Жест и мимика появляются с рождением человека — роли, работа же над ролью продолжается до тех пор, пока пьеса не сойдет со сцены. А работают актеры всегда и везде. Я вонзаюсь в того, кого изображаю.

— Кого бы вы назвали мастером? — Того, кто понимает, для чего и для кого он на сцене.

— «Для кого» — это для публики?

— Для народа.

— Когда возник этот взгляд на профессию?

— Сразу такое не приходит, приходит с годами. А вначале была только радость.

Новое есть талант. Нателла Лордкипанидзе

«Неделя». — 22 августа 1976 г.

Листы глянцевитой плотной бумаги аккуратно разрезаны пополам и исписаны крупным изящным почерком. Свободным. Даже тогда, когда автор хочет что-либо добавить к уже сказанному, рука его не торопится, и слова ложатся поверх строк так же изящно и четко. Пишущий знает, что он хочет сказать, и потому не сбивается — иногда только уточняет мысль.

Написанное делится на короткие абзацы, и каждый абзац пронумерован. Всего их пятнадцать — по числу вопросов, которые мы задали Фаине Георгиевне Раневской.

Нам и раньше приходилось беседовать с ней на аналогичные темы, но коль скоро речь зашла о том, что сказанное может быть опубликовано, Раневская захотела точности и определенности. Мало ли как можно понять друг друга, даже при желании понять и верно передать понятое.

Что это — педантичность? Преувеличенное внимание к себе? Вопросы риторические, признаемся сразу, при том, что сразу скажем: Раневская не из тех, кто хочет и способен притворяться, будто не знает, интересуются ею или нет. Знает, что интересуются, но даже если бы она не была известна, ответы все равно продумывались бы и писались, потому что и вопросы, и ответы касаются главного в ее жизни — театра.

Понимаем, что и это утверждение может прозвучать риторически. Когда пишется что-либо в похвалу человеку, обязательно утверждается, что он предан своему делу. Утверждение это стало общим местом, хотя и верно по существу. Только вот одно: чему предан человек? Делу или тому, чем дело в состоянии его лично вознаградить? Что он ценит в первую очередь: известность, успех и вытекающие отсюда последствия, ради которых он действительно готов трудиться в поте лица, или последствия для него — всего лишь производное от чего-то неизмеримо большего, стоящего в ином ряду?
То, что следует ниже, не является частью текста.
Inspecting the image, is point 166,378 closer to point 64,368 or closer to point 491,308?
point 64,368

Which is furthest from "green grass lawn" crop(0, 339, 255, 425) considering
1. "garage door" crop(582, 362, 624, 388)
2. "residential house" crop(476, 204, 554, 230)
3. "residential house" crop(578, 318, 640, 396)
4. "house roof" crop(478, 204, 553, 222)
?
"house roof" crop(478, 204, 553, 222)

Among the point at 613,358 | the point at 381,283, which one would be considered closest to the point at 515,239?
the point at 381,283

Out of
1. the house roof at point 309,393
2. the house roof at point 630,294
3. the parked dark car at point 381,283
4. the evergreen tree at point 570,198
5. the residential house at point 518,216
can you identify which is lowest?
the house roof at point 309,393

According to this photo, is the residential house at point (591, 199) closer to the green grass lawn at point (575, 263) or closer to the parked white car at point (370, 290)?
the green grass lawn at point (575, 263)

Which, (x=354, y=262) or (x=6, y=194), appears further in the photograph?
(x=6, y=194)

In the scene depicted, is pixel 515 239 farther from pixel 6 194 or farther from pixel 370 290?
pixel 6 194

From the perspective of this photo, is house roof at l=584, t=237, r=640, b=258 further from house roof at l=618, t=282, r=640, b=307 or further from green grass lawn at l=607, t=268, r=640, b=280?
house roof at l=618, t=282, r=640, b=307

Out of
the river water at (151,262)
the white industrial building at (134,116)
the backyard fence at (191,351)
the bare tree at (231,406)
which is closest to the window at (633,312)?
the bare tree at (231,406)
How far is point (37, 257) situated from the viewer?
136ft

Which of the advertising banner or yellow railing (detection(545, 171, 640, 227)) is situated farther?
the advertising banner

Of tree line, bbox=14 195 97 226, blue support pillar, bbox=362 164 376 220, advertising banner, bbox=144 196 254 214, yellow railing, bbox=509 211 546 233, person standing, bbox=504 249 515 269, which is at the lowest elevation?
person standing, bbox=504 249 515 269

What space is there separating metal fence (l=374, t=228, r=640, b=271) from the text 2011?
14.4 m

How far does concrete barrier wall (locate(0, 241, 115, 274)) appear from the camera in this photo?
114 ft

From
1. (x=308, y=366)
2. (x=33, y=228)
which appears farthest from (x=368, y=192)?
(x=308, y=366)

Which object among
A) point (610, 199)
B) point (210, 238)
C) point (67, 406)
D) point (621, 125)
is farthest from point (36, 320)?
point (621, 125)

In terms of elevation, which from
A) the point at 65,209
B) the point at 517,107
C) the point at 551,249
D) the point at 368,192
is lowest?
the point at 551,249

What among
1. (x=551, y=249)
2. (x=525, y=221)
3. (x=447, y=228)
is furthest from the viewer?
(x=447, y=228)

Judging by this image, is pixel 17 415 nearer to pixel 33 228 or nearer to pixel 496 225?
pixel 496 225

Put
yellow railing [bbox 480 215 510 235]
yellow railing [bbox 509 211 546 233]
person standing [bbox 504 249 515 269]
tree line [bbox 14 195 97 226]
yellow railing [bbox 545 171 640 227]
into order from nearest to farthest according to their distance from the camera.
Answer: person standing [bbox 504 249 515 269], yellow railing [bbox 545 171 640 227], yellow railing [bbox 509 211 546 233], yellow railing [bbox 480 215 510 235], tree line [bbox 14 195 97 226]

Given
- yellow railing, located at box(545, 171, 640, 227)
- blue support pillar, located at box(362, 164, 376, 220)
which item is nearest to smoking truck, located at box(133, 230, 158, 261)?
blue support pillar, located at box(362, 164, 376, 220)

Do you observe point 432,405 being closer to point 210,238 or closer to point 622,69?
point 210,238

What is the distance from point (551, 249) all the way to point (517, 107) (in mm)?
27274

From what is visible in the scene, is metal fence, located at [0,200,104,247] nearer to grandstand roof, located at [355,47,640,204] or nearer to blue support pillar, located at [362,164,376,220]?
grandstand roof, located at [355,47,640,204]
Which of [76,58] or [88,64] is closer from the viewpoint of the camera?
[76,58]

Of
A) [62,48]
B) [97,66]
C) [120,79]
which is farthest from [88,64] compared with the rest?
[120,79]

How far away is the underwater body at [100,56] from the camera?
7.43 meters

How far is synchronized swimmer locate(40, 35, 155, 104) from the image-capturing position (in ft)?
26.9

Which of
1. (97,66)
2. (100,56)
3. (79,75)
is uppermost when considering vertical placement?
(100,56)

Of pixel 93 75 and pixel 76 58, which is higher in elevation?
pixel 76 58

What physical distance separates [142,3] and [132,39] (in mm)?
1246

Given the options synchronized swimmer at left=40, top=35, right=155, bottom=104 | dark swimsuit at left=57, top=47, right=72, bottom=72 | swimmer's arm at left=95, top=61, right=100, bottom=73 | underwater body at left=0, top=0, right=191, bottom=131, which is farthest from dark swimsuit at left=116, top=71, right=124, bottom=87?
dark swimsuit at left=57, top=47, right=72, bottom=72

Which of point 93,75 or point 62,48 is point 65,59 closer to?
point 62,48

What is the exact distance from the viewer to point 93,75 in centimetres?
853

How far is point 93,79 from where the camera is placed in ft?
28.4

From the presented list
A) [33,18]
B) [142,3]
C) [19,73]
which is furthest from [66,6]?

У Раневской трудный характер. Есть вещи, к которым она нетерпима, и тут уж ничего не поделаешь, как ни старайся. «Когда на репетиции в руках моего партнера я вижу смятые, слежавшиеся листки — отпечатанную на машинке роль, которую ему не захотелось переписать своей рукой, я понимаю: мы говорим с этим человеком на разных языках. Вы подумаете: пустяк, мелочь, но в пустяке труднее обмануть, чем в крупном. В крупном можно притвориться, на пустяки же, как правило, внимания не тратят».

Хотим понять, что для нее в этих слежавшихся листках? Только ли знак небрежности, лености, которые сами по себе достаточно несимпатичны, или есть тут связь с другим: с самой ролью, с тем, как она готовится, обдумывается? Короче — с процессом творчества?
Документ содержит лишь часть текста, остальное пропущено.